If you want to extend this code, try adding momentum to the gradient updates. Momentum accumulates gradients over time, which helps the optimiser navigate ravines in the loss landscape and speeds up convergence significantly. It's a small change with a big impact.
Or try building a network that recognises handwritten digits using the MNIST dataset. You'll need to handle 784 inputs (28x28 pixel images), but the architecture is identical.

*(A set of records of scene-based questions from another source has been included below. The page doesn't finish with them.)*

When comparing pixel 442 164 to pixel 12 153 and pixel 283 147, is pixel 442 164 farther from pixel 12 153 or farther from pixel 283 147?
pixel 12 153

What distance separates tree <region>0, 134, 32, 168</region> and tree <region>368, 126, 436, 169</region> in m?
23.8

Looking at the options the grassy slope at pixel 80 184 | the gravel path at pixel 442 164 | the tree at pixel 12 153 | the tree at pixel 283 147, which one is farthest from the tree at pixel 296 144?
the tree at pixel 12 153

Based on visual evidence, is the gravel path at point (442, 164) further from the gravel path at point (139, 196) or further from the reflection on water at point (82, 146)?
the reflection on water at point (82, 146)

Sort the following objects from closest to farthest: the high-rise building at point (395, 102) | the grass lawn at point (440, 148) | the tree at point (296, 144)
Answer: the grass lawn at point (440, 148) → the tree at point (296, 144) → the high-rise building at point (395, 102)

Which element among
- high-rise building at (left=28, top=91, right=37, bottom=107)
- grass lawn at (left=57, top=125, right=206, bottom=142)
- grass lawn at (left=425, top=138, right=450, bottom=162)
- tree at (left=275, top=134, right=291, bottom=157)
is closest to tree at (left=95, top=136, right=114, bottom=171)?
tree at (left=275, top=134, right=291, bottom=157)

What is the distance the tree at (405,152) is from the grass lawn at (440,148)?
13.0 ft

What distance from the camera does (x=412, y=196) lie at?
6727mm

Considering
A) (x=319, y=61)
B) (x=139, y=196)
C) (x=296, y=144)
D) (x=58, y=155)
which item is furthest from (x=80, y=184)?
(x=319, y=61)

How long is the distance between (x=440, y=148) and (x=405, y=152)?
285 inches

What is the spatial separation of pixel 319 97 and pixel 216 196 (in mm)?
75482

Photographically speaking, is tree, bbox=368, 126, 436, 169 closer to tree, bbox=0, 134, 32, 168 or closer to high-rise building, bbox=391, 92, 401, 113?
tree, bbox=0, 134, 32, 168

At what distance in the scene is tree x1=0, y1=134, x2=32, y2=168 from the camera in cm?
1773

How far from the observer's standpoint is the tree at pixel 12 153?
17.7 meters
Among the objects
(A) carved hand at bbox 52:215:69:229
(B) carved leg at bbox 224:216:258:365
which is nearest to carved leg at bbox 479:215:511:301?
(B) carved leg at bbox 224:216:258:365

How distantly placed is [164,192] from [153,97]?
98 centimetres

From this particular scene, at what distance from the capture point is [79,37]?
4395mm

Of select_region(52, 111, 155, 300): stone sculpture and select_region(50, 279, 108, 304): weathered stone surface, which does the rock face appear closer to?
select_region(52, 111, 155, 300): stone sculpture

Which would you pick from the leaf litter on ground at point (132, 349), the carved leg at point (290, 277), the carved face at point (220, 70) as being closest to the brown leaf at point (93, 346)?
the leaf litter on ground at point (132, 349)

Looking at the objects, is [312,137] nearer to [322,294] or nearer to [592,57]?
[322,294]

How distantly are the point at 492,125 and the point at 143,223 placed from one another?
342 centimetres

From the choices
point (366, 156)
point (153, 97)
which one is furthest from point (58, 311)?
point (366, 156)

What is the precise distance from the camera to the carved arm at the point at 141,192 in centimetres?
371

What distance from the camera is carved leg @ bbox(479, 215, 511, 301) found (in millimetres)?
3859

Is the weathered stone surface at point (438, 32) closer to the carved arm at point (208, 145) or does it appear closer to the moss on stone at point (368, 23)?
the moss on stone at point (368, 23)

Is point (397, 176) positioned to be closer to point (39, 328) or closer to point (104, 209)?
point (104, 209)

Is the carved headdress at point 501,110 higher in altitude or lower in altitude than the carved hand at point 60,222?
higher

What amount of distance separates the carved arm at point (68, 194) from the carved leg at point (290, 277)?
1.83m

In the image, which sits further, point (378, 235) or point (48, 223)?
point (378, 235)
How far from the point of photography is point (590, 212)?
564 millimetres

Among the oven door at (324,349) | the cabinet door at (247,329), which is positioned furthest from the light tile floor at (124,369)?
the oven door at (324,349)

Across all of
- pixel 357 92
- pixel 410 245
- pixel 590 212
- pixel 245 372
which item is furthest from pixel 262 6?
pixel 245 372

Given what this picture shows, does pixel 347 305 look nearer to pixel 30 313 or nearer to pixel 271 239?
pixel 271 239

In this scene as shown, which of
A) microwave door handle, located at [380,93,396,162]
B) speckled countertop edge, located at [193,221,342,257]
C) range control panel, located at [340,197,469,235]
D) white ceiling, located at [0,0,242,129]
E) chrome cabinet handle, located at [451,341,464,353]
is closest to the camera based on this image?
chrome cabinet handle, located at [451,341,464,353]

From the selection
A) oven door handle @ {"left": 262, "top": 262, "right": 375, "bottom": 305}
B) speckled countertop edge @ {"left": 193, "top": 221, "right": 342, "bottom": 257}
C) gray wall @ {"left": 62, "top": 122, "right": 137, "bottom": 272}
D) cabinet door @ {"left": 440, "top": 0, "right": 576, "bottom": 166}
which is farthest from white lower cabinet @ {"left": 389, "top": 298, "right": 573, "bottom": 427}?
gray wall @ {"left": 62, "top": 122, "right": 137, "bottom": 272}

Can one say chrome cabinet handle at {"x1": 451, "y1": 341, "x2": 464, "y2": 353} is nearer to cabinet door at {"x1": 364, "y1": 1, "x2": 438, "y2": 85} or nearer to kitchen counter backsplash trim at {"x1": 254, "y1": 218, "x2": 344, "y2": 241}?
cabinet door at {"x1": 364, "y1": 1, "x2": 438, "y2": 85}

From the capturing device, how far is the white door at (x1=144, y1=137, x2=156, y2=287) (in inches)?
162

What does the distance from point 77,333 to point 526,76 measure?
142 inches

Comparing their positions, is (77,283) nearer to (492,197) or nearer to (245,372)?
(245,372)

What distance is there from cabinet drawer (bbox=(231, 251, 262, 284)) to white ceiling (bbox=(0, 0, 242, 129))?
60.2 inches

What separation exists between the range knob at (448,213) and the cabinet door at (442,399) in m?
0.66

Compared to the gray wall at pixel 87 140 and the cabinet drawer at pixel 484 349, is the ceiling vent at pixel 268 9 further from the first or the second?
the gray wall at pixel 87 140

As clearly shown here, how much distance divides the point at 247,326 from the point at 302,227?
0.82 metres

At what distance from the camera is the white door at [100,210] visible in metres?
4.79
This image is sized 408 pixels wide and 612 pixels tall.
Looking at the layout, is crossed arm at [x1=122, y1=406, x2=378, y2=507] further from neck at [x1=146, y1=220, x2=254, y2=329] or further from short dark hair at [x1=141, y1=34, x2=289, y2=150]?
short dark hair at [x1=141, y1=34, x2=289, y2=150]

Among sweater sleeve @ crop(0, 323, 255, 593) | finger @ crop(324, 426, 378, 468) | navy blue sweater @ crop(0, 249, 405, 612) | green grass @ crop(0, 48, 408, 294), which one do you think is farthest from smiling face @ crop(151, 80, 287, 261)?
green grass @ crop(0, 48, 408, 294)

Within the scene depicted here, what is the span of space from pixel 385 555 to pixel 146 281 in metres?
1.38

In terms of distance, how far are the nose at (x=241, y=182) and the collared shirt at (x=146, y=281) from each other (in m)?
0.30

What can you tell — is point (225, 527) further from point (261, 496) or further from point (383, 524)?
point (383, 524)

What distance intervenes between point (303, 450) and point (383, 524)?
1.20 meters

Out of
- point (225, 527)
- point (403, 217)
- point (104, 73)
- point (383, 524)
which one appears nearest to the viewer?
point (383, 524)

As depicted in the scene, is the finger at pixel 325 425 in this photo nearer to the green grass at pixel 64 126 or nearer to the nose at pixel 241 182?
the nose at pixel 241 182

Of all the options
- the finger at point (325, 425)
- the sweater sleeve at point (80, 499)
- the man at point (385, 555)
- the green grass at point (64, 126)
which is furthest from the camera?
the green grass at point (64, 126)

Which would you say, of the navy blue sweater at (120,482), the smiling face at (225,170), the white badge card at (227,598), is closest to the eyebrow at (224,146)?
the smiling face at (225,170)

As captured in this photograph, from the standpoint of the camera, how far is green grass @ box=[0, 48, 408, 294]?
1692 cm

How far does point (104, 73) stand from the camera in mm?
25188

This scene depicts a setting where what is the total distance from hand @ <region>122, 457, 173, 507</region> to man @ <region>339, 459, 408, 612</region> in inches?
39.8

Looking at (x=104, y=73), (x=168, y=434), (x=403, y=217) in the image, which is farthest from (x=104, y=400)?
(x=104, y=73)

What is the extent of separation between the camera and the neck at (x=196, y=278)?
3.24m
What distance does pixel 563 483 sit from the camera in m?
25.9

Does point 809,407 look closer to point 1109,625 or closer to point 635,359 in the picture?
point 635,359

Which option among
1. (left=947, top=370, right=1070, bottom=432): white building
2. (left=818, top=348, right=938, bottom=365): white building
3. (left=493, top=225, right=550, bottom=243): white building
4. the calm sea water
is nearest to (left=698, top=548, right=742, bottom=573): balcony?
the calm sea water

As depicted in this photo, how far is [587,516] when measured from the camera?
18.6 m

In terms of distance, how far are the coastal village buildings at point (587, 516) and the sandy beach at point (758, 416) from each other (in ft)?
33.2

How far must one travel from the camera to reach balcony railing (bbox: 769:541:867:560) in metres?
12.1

The network we've built can scale to this problem without any changes to the core logic.
Understanding neural networks at this level changes how you think about AI. The mystique dissolves, replaced by appreciation for elegant mathematics. When you encounter a complex architecture like GPT or Stable Diffusion, you can trace it back to these fundamentals. Forward pass, loss, backpropagation, gradient descent. Everything else is refinement.
The code from this article is a starting point. Experiment with it. Break it. Add to it. That's how understanding deepens — not from reading, but from doing. The mathematics only makes sense when you've watched the numbers dance.